Wednesday, July 25, 2012

More Billions for Greece Are Still a Bargain for Europe

July 25, 2012

The prospect of Greece leaving the euro is infecting markets again like a recurring case of the Spanish flu. As Greece’s international creditors begin talks in Athens, a few deep breaths and some perspective are in order.

Did anyone think Greece wasn’t still at risk of a euro departure? The election of a pro-euro government on June 17 did no more than avoid an instant Greek exit.
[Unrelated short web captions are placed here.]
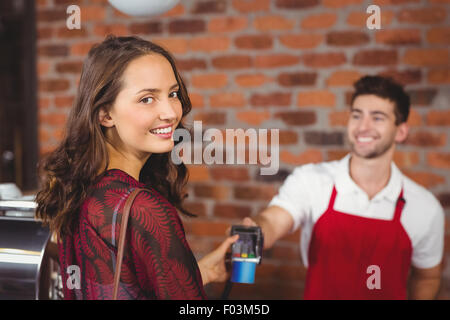 Smiling woman handing a pin terminal - Stock Photo
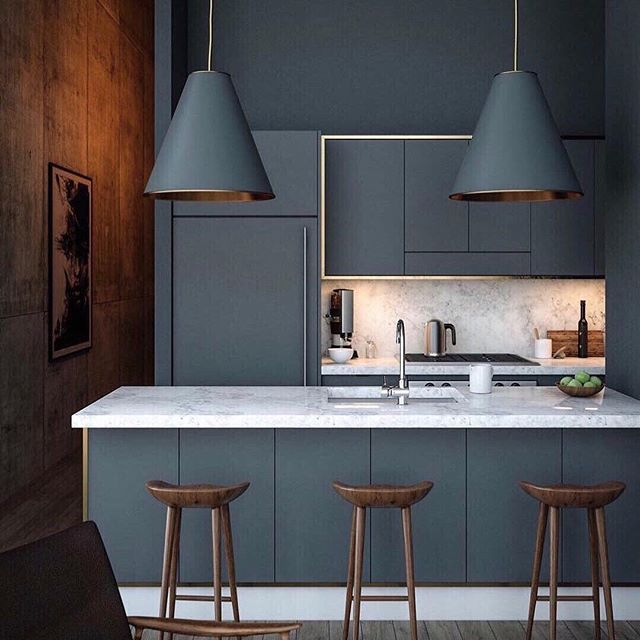 SUNDAY INSPO// Sometimes its best to just keep it simple. Dont you love how these pendant lights blend seemlessly in this stunning dark moody kitchen?  #kitchenlighting #lumisonlighting #brightideas  @harpersbazaarus via @fawninteriorsstudio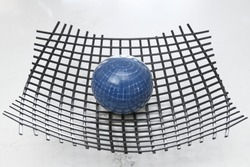 Blue orb sitting on wire mesh looking like earth distorting spacetime to produce gravity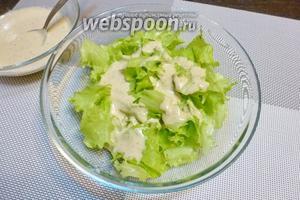 Листья салата (штуки 3) крупно рвём, кладём в миску и заливаем соусом, тщательно перемешаем, чтобы все листья обволокло соусом.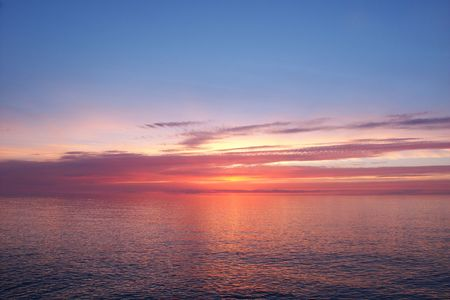 Beautiful pink colors reflect off Lake Superior in northern Michigan. Stock Photo - 7926750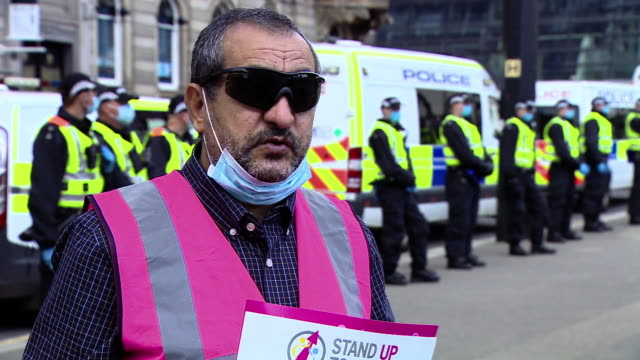 mohammad asif of stand up to racism scotland saying the protests are to send a message that glasgow says no to racism and fascism - glasgow stock videos & royalty-free footage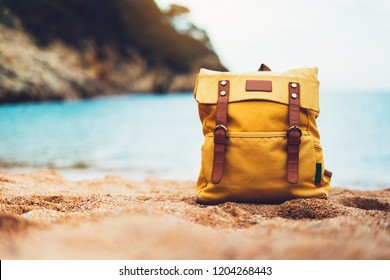 Hipster swimming mask on background sea ocean horizon, hiker tourist yellow backpack on sand beach, blurred panoramic seascape blank, traveler relax holiday concept, sunlight view in trip vacation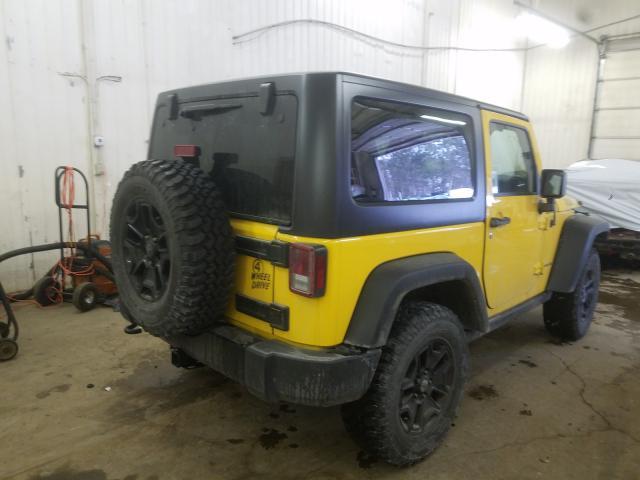 1C4AJWAG7FL576031 - 2015 Jeep Wrangler S 3.6L rear view
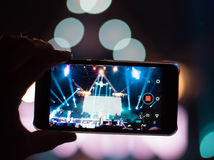 Reflection of light effects on  mobile phone at a concert (Gadge. Ts, new device, updates - concept Stock Image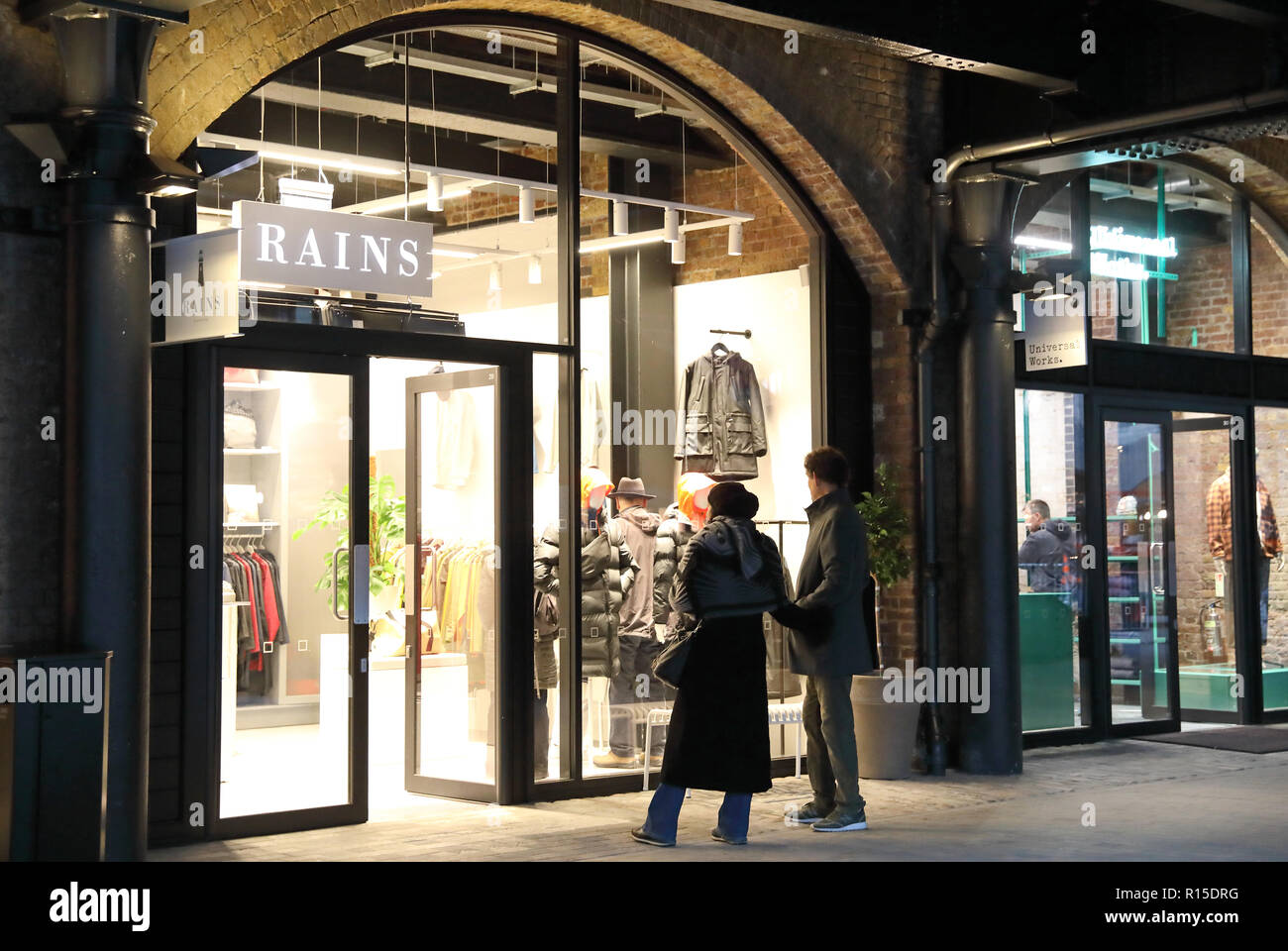 Rains fashion store on yard level at Coal Drops Yard, the new canalside shopping development at Kings Cross, London, UK - Stock Image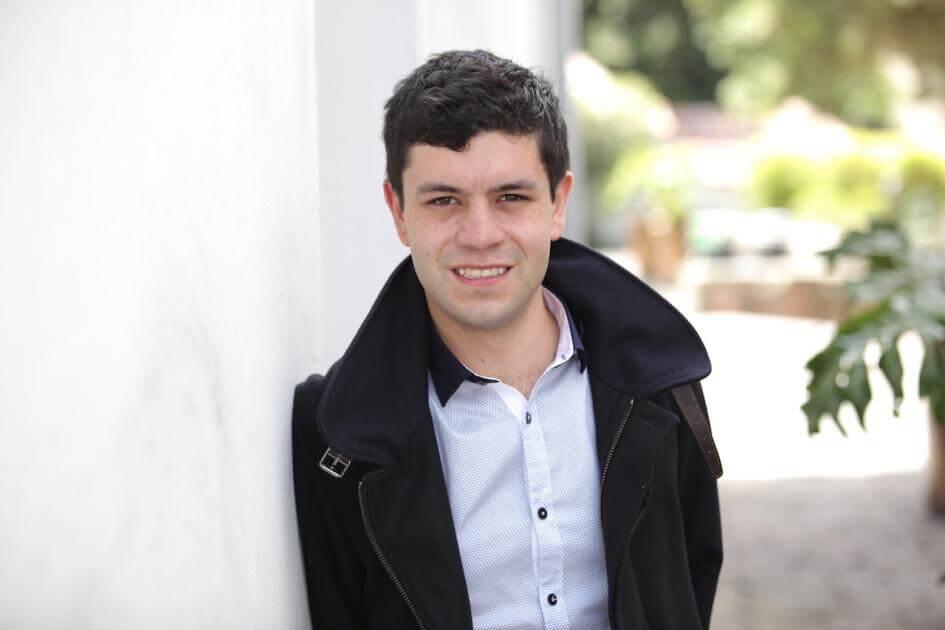 estudiante recostado sobre pared. Usa chaqueta negra y camisa blanca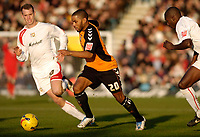Photo: Leigh Quinnell.<br /> Milton Keynes Dons v Barnet. Coca Cola League 2. 20/01/2007. Barnets Jason Puncheon gets past MK Dons Aaron Wilbraham.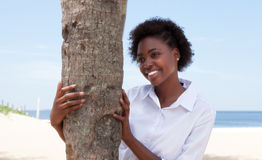 Happy african american woman with a tree Stock Photography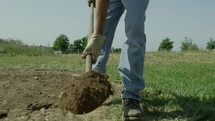 digging with a shovel to break ground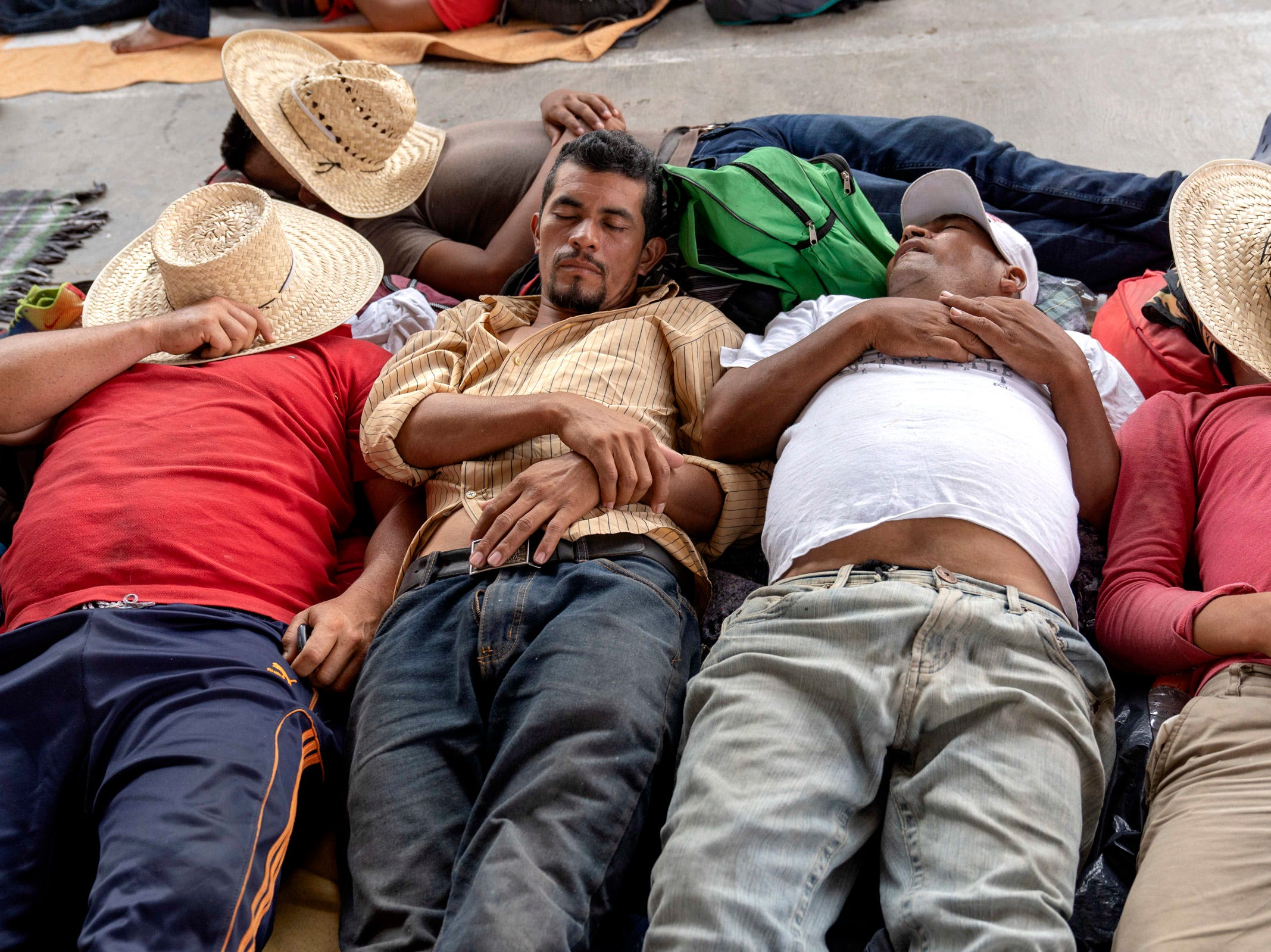 Migrants from Honduras and other Central American countries traveling in a caravan headed for the U.S. rest in the town of Santiago Niltepec in the state of Oaxaca.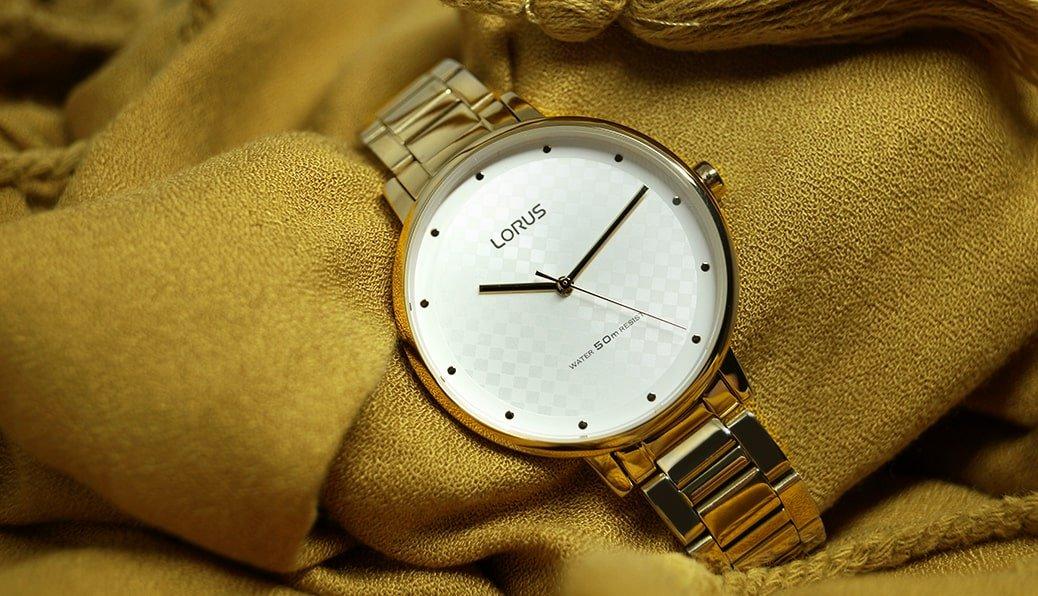 Zegarek Lorus na złotej bransolecie z szachownicą na tarczy. Cyferblaty zostały utrzymane są w monochromatycznej kolorystyce.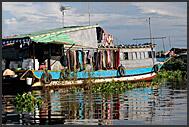 Houseboat in floating village of Tonle Sap Lake, Cambodia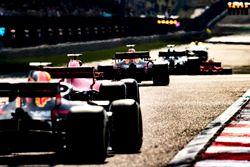 Max Verstappen, Red Bull Racing RB14 Tag Heuer, Kimi Raikkonen, Ferrari SF71H, and Daniel Ricciardo, Red Bull Racing RB14 Tag Heuer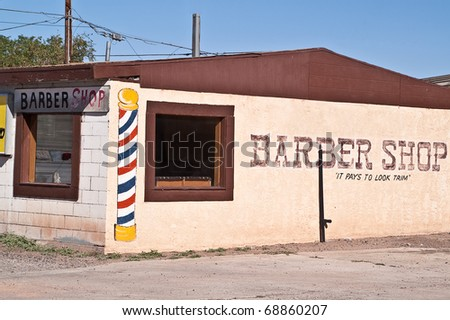 Barber shop on Route 66 with painted barber pole on side of building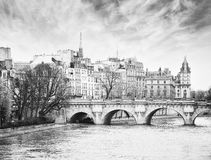 Paris. Pont Neuf in central Paris, France. The Pont Neuf is the oldest standing bridge across the river Seine in Paris. Black and white. noise added stock image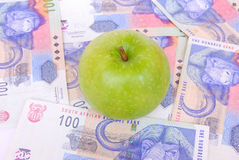 Apple on South African rands Royalty Free Stock Photography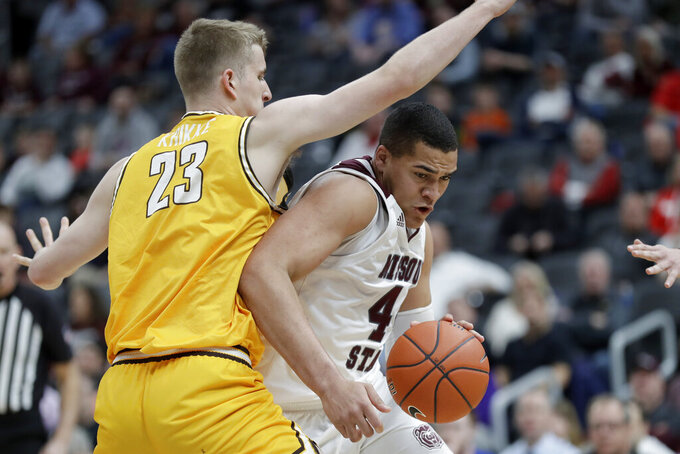 Missouri State's Gaige Prim, right, heads to the basket past Valparaiso's Ben Krikke (23) during the second half of an NCAA college basketball game in the semifinal round of the Missouri Valley Conference men's tournament Saturday, March 7, 2020, in St. Louis. (AP Photo/Jeff Roberson)
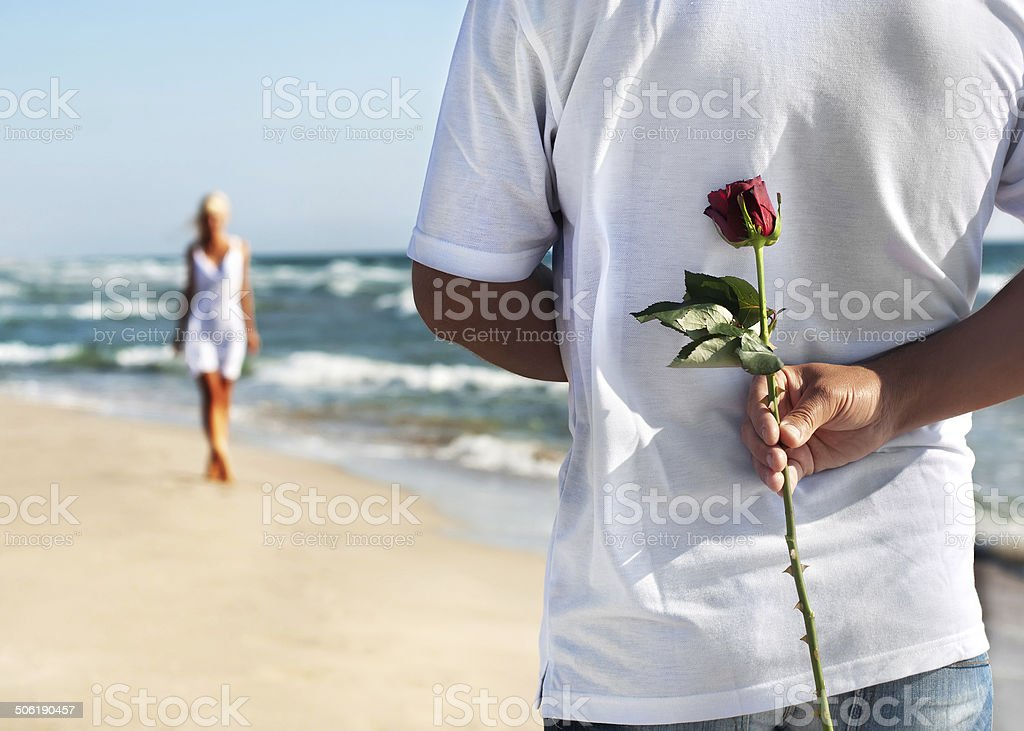 loving couple, man with rose and woman on sea beach stock photo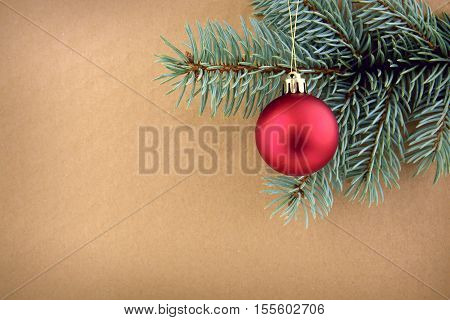 Red Christmas ball on green spruce branch isolated on brown background. Christmas background.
The challenges that existed before the vote remain, and that was as clear in June as it is now.

The latest hyperventilation was triggered by an article in the German magazine Der Spiegel and comments from Germany’s Vice Chancellor Philipp Roesler. The Spiegel piece said the International Monetary Fund was ready to cut off Greek aid. Roesler said the idea of Greece leaving the euro had “long since lost its horror.”

Note that the comments came from Germany, just before the so-called troika -- the IMF, officials from the euro area and the European Central Bank -- went to Greece to press the new coalition government about its loan commitments. Note, too, that Germany’s ruling Christian Democratic Union on Tuesday disowned the overly sanguine comments by Roesler, the chairman of the Free Democratic Party, as Spanish bond yields soared and Moody’s Investors Service put German bonds on a negative outlook.